__ИЗВЛЕЧЁННЫЙ ТЕКСТ__:
++++++++++
Вслушиваешься в этот говор, непонятный вроде говор, льющийся, льющийся непрерывным ручейком, без восклицательных всплесков, без пауз, говор сродни давнему обычаю русских писать непрерывной строкой, без интонационных знаков, так, как писаны новгородские берестяные грамоты, так, как писана Библия Василия Кореня.
Так говорили русскоустьинцы. Но уже не говорят. Или почти не говорят. Школа, радио, а теперь и телевидение давно обучили северян современному русскому, в убыток дедовскому, языку. И лишь люди среднего и старшего поколения, собираясь вместе, могут потешить себя старинным русскоустьинским разговором. И понимают люди, что пройдет еще совсем коротенький отрезок быстротекущего времени — и уйдет, исчезнет живой язык времен Ивана Грозного, уйдут и сами его носители. Понимают это не только ученые-лингвисты, но и свои доморощенные языковеды. С одним из них, Егором Семеновичем Чикачевым, нам удалось встретиться.
Живет Егор Семенович в старой юрте, эдаком доме чисто северного варианта, обкатанного опытом нескольких веков. Дом квадратный, приземистый, крыша плоская, окошки маленькие. Неподалеку от входа куски голубого льда. Это запас воды. Случись хоть многодневная пурга — за водой идти недалеко. Около дома — высокий конус тонкомерных лесин. Это дрова, принесенные Индигиркой из дальних своих верховий. Все как встарь: с запасом, с установкой на автономное выживание. Крошечная дверь, да и не дверь даже, а дверца, ведет в холодные сени. Дверь открывается внутрь. Заметет юрту снегом по крышу, хозяин легко откроет наружную дверь, сам себя откопает из завала. В доме печь. Из металлической двухсотлитровой бочки из-под горючего. С кирпичом худо в этих краях, ближайший кирпичный завод… Далеко отсюда ближайший кирпичный завод. Вот и приходится сооружать печь из бочки.
++++++++++
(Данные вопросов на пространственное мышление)
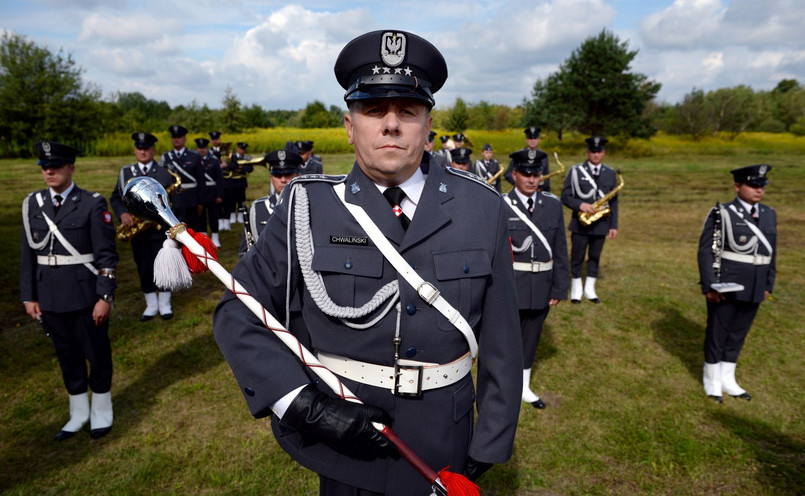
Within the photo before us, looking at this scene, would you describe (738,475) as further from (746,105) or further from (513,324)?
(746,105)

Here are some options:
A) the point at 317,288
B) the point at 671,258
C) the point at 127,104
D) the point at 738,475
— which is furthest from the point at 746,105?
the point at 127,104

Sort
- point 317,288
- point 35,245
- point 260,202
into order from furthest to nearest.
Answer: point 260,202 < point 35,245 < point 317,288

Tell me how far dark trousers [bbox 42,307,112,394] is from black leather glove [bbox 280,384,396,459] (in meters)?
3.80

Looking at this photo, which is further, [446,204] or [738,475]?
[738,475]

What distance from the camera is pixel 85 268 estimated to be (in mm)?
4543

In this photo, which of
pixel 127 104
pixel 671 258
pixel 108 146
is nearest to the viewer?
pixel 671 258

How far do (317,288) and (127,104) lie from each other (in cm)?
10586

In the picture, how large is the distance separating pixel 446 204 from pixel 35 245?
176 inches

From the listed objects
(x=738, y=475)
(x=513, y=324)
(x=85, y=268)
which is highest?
++++++++++
__ЗАДАНИЕ 1__:
Ответьте по тексту о русскоустьинском говоре:
(а) С каким давним обычаем русских сравнивается этот говор?
(б) Что обучило северян современному русскому языку?
(в) Из чего сделана печь в доме Егора Семеновича?
__ЗАДАНИЕ 2__: Продолжите текст о русскоустьинском говоре, начав сразу после его последнего предложения.

__ПИСЬМЕННЫЙ ОТВЕТ 1__:
(а) С давним обычаем русских писать непрерывной строкой, без интонационных знаков, так, как писаны новгородские берестяные грамоты и Библия Василия Кореня.
(б) Школа, радио, а теперь и телевидение.
(в) Из металлической двухсотлитровой бочки из-под горючего.

__ПИСЬМЕННЫЙ ОТВЕТ 2__:
Егор Семенович нас ждал, приготовился к обстоятельному разговору, на светлую от солнца столешницу положил тетрадь с записями.
— Старые слова народ забывать стал, вот я и думаю, записывать надо, — Егор Семенович погладил ладонью тетрадь, ища поддержки, посмотрел на Распутина.
Валентин Григорьевич и Егор Семенович недолго приглядывались друг к другу, быстро нашли общий язык, и вот уже хозяин дома открыл свой труд и не спеша читает:
— Нарусный. Нарусный — это значит нарочный. Послать нарочного. Понятно?
— Понятно, — соглашается Валентин.
Отчего же непонятно? Только слово это действительно так произносилось в давние времена или просто-напросто слово «нарочный» искажено местным произношением? Пока это не важно. Важно то, что Егор Семенович волнуется за судьбу языка своих предков.
— Посылать поклоны.
Пришедший с нами председатель сельсовета чуть улыбнулся:
— А это что такое?
Улыбнулся, оживился и хозяин дома.
— А это, значит, так. Если парню понравилась девушка, то он ей посылает поклон — лоскуток с завязанным на нем узелком. И если девушке парень тоже нравится, она поклон отсылает обратно и вяжет на лоскутке свой узелок.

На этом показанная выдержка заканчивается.